[Extracted data entries]

━━━━━━━━━━━━━━━━

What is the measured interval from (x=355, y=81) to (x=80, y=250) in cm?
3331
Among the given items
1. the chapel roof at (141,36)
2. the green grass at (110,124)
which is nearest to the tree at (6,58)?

━━━━━━━━━━━━━━━━

** Work to do **
Rewrite these lines with "chapel roof" changed to "church roof" everywhere it occurs, leaving everything else the same.

** Exercise response **
What is the measured interval from (x=355, y=81) to (x=80, y=250) in cm?
3331
Among the given items
1. the church roof at (141,36)
2. the green grass at (110,124)
which is nearest to the tree at (6,58)?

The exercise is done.